The e-commerce behemoth reportedly informed small- and medium-sized business owners in the region that they would have to pay a 3% fee for selling their products on its site — a result of the French Senate’s recent ruling to tack a 3% tax on the sales made in France by roughly 30 major tech companies. The tax would take effect as soon as Oct. 1.
“This tax is aimed squarely at the marketplace services we provide to businesses, so we had no choice but to pass it down to selling partners,” an Amazon spokesperson said in a statement to CNBC. “We recognize that this may place small firms in France at a competitive disadvantage to their counterparts in other countries.”
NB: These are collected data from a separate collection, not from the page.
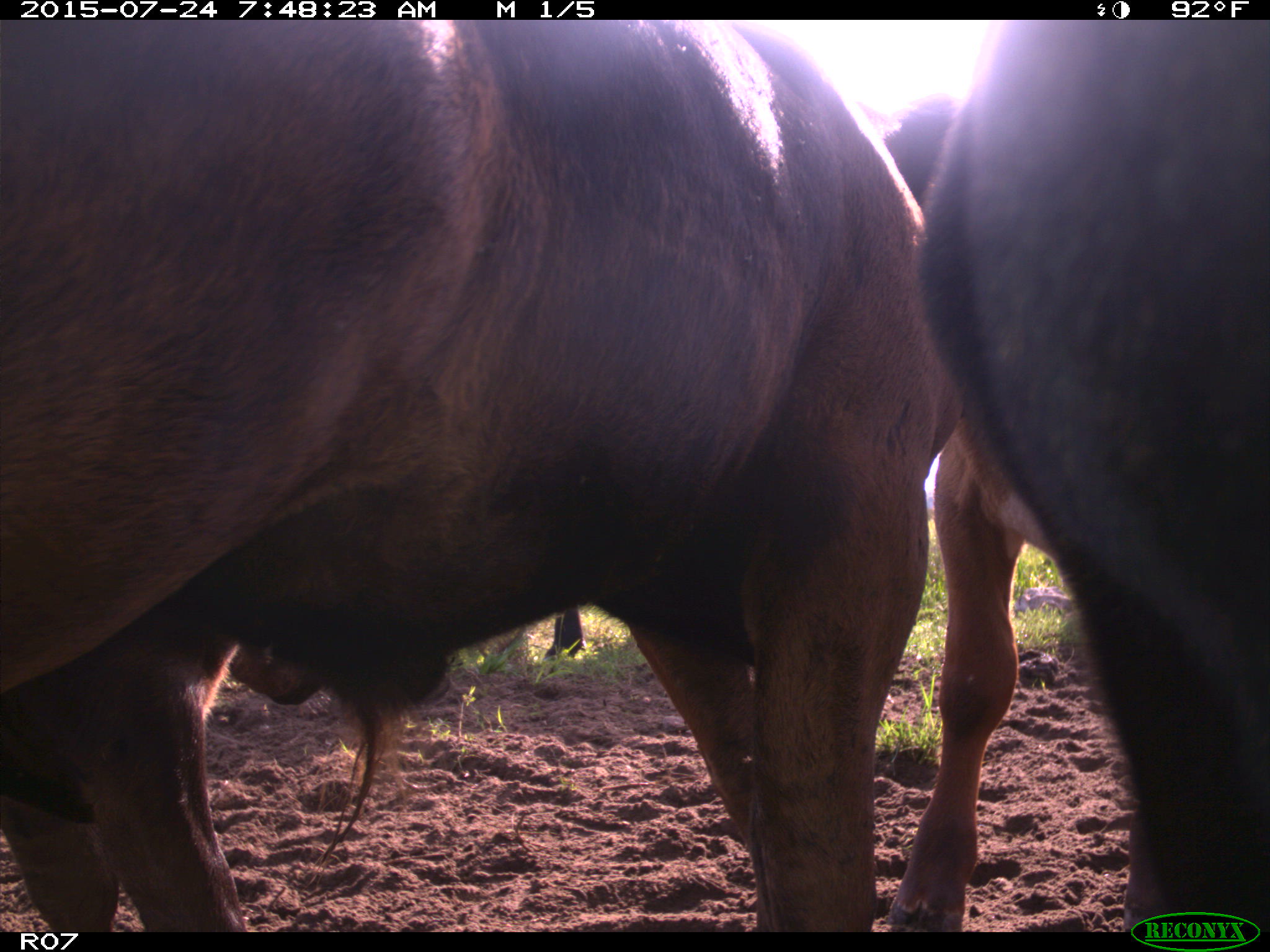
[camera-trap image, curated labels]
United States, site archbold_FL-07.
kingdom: Animalia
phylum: Chordata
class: Mammalia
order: Artiodactyla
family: Bovidae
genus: Bos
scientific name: Bos taurus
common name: domestic cow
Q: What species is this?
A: Bos taurus (domestic cow).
Among the tax’s critics is President Donald Trump, who launched an investigation into France’s plan last month and threatened to impose tariffs in retaliation. A statement released in mid-July by the U.S. Trade Representative expressed concern that the tax “unfairly targets American companies,” which make up a majority of the names on the list — including Big Four members Google and Facebook.
A report published last year by the European Commission estimated that global tech companies were to pay an average tax rate of 9.5%, compared with 23.2% for traditional businesses.
According to French finance minister Bruno Le Maire, the tax could generate 500 million euros annually (or roughly $554.6 million at current exchange). It would impact companies that rake in revenues from “digital activities” of at least 750 million euros, or nearly $832 million.
Executives from the companies are expected to testify today at a U.S. government hearing about the French digital tax. Following a period allowing public commentary, the USTR office could potentially slap tariffs on French imports starting next week.
Submitting joint testimony to last month’s probe, a coalition of tech firms including Amazon, Google and Facebook — as well as Airbnb, Salesforce and Twitter — wrote that the tax was “unjustifiable in that it infringes on international agreements, and unreasonable in that it is discriminatory, retroactive and inconsistent with international tax policy principles.”
Countries such as Britain, Italy and Spain are also mulling their own taxes on tech giants.